Hug Me Tight is a Star 4 center, the highest quality rating in the state’s system, and serves mostly low income families. The state has continued to make subsidy payments since child care was deemed non-life-sustaining in March. Franklin says without those payments she would have closed the center. She has continued to pay her 15 staff members a reduced wage through the shutdown.

“The state needs to do more especially for Star 4 centers. Do they not see child care as a necessity? Is it not apparent?” Franklin said.

Franklin’s business is licensed to care for 91 children. Before the closure she had 38. She said in theory, she could have provided care for more kids this summer with camps canceled and schools closed, but now she can’t afford the costs. Even before the pandemic, child care providers were operating on thin margins and staff are paid low wages.
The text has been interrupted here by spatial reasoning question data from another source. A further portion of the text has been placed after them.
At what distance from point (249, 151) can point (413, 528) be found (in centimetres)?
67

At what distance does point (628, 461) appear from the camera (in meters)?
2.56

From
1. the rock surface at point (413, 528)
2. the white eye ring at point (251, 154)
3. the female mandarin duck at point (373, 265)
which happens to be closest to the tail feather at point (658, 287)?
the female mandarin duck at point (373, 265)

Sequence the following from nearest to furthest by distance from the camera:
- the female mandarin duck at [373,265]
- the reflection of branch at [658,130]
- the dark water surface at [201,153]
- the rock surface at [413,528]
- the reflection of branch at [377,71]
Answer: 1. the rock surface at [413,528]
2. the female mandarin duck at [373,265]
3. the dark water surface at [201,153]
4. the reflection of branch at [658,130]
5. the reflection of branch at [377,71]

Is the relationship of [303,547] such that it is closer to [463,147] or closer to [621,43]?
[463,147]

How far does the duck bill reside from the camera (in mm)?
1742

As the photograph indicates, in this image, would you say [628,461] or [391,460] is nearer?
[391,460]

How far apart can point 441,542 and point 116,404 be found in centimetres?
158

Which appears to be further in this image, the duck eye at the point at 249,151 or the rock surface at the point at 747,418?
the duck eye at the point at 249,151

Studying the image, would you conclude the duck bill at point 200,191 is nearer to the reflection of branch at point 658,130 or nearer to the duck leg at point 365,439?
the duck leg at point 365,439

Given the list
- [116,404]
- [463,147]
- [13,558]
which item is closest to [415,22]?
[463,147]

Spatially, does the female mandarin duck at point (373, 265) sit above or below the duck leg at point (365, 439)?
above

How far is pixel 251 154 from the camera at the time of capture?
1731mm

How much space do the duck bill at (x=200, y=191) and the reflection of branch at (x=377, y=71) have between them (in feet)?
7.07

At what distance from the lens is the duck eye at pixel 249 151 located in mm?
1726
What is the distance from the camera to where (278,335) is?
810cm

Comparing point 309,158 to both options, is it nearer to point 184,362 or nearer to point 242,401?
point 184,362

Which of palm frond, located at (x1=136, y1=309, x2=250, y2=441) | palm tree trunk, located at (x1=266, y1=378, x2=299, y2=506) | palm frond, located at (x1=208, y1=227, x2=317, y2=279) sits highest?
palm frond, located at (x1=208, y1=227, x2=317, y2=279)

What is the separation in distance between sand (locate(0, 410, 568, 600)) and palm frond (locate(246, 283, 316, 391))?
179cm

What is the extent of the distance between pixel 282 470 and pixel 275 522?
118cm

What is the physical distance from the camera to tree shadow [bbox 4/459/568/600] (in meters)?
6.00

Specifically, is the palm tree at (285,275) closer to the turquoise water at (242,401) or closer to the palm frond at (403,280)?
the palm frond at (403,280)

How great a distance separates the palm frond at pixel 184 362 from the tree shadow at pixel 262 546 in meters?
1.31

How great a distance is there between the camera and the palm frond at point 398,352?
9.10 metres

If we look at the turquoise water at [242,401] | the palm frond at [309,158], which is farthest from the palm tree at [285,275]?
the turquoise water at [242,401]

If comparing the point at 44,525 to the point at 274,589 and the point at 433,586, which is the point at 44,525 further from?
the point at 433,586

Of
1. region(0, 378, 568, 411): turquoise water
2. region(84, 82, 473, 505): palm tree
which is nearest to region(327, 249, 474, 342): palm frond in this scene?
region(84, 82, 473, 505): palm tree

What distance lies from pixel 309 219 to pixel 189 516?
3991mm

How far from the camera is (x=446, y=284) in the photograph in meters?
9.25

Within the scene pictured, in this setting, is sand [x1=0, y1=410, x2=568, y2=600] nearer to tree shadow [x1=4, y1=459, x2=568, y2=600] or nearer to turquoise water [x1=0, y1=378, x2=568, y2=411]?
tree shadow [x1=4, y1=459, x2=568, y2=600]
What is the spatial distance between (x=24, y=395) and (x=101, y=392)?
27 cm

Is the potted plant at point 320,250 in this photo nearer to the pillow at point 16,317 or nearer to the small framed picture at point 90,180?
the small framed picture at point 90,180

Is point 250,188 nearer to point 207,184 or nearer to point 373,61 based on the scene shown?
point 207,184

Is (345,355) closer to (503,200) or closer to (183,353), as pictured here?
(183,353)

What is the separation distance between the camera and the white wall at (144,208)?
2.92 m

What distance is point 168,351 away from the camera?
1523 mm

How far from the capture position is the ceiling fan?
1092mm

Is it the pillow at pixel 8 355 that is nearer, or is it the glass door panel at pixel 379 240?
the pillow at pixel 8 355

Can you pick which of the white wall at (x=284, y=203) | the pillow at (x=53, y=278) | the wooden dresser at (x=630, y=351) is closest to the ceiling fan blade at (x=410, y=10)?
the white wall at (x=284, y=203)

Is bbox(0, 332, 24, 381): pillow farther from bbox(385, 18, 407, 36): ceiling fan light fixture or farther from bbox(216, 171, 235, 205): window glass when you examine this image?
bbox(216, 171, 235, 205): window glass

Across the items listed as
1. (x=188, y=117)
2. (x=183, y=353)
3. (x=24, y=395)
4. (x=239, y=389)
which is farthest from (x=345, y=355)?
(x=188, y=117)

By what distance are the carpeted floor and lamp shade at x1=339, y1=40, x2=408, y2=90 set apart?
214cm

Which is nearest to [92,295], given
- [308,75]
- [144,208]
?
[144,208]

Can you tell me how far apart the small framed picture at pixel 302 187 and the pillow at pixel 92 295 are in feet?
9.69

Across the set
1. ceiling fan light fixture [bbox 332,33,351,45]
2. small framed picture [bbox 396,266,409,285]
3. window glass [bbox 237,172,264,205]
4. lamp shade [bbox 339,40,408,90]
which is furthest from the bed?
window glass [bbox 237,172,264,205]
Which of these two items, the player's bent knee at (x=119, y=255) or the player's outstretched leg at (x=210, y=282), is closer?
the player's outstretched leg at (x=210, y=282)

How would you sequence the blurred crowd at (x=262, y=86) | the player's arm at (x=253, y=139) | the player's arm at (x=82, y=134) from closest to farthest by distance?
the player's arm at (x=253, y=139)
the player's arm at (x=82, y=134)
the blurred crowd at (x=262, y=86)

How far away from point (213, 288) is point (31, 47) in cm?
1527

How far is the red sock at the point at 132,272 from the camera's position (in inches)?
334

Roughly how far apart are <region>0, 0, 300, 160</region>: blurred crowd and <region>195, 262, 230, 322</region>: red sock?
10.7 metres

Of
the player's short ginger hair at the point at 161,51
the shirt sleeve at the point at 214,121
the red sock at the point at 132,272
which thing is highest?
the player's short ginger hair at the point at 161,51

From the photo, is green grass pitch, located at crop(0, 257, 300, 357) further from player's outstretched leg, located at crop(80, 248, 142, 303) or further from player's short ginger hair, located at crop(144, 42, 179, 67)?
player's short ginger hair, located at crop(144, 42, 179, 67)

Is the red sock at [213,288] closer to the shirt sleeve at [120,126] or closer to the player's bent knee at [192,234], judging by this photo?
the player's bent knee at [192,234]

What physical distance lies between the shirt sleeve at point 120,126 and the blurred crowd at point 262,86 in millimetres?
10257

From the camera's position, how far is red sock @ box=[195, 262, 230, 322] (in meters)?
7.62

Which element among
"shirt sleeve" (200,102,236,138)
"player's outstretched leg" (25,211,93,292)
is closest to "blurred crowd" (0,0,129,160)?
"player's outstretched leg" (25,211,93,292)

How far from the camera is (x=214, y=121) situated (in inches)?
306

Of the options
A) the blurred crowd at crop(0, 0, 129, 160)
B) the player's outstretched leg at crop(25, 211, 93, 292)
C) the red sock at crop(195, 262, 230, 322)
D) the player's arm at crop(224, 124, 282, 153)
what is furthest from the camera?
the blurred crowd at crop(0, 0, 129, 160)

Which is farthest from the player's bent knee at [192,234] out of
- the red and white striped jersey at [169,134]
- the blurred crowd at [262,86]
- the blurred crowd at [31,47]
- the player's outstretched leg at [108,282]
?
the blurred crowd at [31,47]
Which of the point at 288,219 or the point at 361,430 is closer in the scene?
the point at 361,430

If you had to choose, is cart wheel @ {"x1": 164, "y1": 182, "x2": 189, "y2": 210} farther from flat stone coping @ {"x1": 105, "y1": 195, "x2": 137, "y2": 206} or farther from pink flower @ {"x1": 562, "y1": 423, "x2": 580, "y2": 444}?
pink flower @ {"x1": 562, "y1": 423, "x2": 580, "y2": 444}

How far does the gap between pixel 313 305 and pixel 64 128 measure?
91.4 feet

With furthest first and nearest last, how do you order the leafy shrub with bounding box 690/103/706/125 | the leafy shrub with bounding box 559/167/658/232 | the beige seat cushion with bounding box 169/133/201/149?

“We are fortunate to be a Star 4. A lot of these centers aren’t, and they work in the most disadvantaged communities. They are not able to hire individuals that have a degree because they don’t have the means to provide them with a wage that will help a mother, single mom, go to school,” Franklin said. “How can you entice this person to try to go to school and get paid $8 an hour? It’s not worth it.”  

Ciminillo, along with Donna Cooper, executive director of Public Citizens for Children and Youth, and Jen DeBell, executive director of the Pennsylvania Association for the Education of Young Children, estimate that $142 million more in state and federal funds is needed to stabilize the state’s child care sector.

“We know resources are in short supply,” Ciminillo said. “But our state’s recovery is linked to the availability of child care and these funds are needed to preserve and ready Pennsylvania’s child care system, allowing families to rapidly return to work."

The commonwealth received $106 million for child care from the federal CARES Act. Gov. Tom Wolf announced March 20 that $51 million of that would soon be issued to providers in the yellow phase - $11.1 million to Philadelphia County and $4.2 million to Allegheny County. Ciminillo said that money is expected to be issued by the end of June.

The remaining $55 million will be allocated once a Department of Human Services study assessing the economic impact of the pandemic on providers is completed.

Advocates say they can’t wait on that money. One of the six requests they presented to the committees includes immediately releasing the remaining CARES funding.

They want the state to continue to pay child care subsidies regardless of whether children attend programs; compensate centers for lost tuition payments from parents; provide training for sanitization practices and cover costs of cleaning supplies; and provide immunity from lawsuits if programs follow CDC guidance.

State Sens. Lindsey Williams (D-Allegheny) and Judith Schwank (D-Berks) are co-sponsoring legislation that would provide $100 million for child care centers, $117 million for Head Start and $50 million for Pre-K and Head Start summer programs.